Spatial reasoning records
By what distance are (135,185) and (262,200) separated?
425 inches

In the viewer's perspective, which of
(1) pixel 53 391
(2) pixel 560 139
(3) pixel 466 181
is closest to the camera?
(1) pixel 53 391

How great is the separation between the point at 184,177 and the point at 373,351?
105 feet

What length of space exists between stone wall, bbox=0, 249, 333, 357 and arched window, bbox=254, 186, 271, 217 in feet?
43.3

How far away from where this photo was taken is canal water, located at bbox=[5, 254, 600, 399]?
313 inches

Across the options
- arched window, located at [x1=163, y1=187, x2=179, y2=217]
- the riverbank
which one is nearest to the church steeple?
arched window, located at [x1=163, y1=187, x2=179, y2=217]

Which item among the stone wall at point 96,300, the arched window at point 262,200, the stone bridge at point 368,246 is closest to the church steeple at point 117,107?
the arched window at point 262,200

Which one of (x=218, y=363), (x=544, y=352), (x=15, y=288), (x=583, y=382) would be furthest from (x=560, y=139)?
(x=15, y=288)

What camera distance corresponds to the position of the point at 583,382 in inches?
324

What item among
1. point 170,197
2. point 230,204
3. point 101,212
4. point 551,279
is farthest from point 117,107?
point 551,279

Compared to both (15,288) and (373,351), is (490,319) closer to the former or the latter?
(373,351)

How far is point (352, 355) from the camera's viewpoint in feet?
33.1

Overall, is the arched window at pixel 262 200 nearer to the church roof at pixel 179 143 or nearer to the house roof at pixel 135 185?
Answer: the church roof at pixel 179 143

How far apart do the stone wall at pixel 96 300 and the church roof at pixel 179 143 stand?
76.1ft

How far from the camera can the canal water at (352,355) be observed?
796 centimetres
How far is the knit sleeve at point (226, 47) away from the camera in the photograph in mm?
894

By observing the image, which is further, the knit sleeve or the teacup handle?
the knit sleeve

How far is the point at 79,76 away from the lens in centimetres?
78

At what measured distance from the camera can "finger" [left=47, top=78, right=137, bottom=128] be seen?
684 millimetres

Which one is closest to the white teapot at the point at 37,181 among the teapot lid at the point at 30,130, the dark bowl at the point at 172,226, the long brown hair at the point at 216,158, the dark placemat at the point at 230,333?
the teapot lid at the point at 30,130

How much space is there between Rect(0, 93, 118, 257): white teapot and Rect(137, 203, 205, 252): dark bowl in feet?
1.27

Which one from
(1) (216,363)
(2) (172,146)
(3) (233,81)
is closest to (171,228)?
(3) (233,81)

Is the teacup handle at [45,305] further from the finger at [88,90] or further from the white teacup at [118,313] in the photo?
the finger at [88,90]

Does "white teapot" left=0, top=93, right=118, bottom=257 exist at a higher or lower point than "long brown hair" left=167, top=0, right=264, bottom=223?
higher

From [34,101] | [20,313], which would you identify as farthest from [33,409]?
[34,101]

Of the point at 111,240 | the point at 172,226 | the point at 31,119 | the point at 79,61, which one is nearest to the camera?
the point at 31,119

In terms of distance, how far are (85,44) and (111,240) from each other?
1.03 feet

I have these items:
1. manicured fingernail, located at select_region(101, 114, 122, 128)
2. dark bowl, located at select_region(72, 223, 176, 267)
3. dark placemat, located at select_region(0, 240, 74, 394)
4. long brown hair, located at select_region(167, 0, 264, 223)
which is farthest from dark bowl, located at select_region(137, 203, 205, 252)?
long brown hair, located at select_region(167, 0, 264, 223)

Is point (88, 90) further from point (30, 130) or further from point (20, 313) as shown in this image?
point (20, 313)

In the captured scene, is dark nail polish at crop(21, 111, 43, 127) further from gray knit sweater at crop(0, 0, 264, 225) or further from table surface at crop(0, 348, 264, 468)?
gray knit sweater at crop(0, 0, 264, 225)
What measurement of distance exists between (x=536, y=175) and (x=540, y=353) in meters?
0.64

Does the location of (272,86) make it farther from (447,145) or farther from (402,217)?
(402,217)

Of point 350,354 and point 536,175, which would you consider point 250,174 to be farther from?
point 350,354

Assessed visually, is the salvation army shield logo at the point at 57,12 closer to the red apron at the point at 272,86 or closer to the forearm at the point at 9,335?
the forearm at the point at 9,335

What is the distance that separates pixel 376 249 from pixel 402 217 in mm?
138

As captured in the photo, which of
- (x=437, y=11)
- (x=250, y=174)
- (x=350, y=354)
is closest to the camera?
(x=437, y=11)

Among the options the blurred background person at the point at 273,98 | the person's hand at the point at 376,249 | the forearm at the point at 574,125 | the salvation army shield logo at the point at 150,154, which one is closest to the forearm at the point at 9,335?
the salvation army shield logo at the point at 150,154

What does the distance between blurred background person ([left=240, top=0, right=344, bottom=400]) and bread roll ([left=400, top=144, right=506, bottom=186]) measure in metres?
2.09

**PROMPT**
Repeat the rows verbatim, beginning with the line containing "How far away" and continuing through the line containing "Answer: the church roof at pixel 179 143".

**CORRECT OUTPUT**
How far away from where this photo was taken is canal water, located at bbox=[5, 254, 600, 399]?
313 inches

Across the options
- arched window, located at [x1=163, y1=187, x2=179, y2=217]
- the riverbank
which one is nearest to the church steeple?
arched window, located at [x1=163, y1=187, x2=179, y2=217]

Which item among the stone wall at point 96,300, the arched window at point 262,200, the stone bridge at point 368,246 is closest to the church steeple at point 117,107?
the arched window at point 262,200

Which one of (x=218, y=363), (x=544, y=352), (x=15, y=288), (x=583, y=382) would be furthest from (x=560, y=139)?
(x=15, y=288)

What camera distance corresponds to the position of the point at 583,382 in inches?
324

What item among
1. point 170,197
2. point 230,204
3. point 101,212
4. point 551,279
is farthest from point 117,107?
point 551,279

Compared to both (15,288) and (373,351), is (490,319) closer to the former or the latter?
(373,351)

How far is point (352, 355) from the camera's viewpoint in feet?
33.1

Overall, is the arched window at pixel 262 200 nearer to the church roof at pixel 179 143 or nearer to the house roof at pixel 135 185?
Answer: the church roof at pixel 179 143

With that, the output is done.